I seethed and I planned. I’d say something to Daughter about why she wasn’t going to be watching the show anymore and then I’d write such an email to the producers of Drake and Josh and one to Nickelodeon while I was at it. I had now become one of those parents who, when confronted by the inevitable coarsening of the culture and eager to protect my child, indulges in the futile and antiquated weapon of the Sternly Worded Letter. I had become that person.
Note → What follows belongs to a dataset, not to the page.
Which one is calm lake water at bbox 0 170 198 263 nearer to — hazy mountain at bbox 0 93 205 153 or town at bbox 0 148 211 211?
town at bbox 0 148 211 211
And here, dear readers, is where the My Belief comes in. I believe we should treat those people we find absurd with great care, because eventually we will become them. You might avoid becoming that person with the minivan only to wake up one day to discover you are that person with the home perm. Sure, you can mock that person who begins every new thought with “At the end of the day,” but you'll hear yourself bewailing the tiny print in menus that same evening. Whatever personality quirk you sneer at most vehemently with your friends has just inserted itself into your DNA, waiting until the most public and least-opportune moment to express itself. We are all someone else’s punch line waiting to happen. Karma dictates we must be kind to others, especially if we hold out any hope for our own weaknesses.
I, of the toothless Sternly Worded Letter, stared at my daughter trying to think of something illuminating. “I’m sorry," I finally said slowly. "But I didn’t like what they were telling you. Being snotty isn’t funny. Making out with strangers when you’re thirteen isn’t okay. And I will not let people into my house who tell you that.”
She scowled and raced to her room. I thought about following after her and telling her how much I loved her and how desperately hard I would work to keep her safe until she was old enough to make reasoned decisions for herself, but I wasn’t sure she’d be able to hear me over my blinding unfairness for at least a decade.
In the meanwhile, I had letters to write.
Right around the time Daughter was born, the American Pediatric Association issued a recommendation that children under the age of two see no television at all. I don’t always take doctor’s recommendations (See: Quinn’s vegetable intake), but this one made sense to me. I had all sorts of high-minded reasons for keeping children’s TV off in my house but the most resonant reason was the most selfish: Elmo.
Friends with older children had already warned me that even a single exposure to that fluorescent carpet sample would cause my Daughter to cling to the TV like a life raft, moaning “Elmo, Elmo…” ceaselessly until I brought him back. I wasn’t so fond of Dora either, and we don’t even need to discuss the big purple dinosaur. The No TV rule meant the brand-extension department at PBS didn’t help raise my child; she didn’t agitate for a particular variety of cookie because someone was on it. Sure, I didn’t have the free babysitting to use when I wanted to take a shower but I neatly circumvented that by showering in the middle of the night. Or not showering at all. No one ever said parenting was pretty.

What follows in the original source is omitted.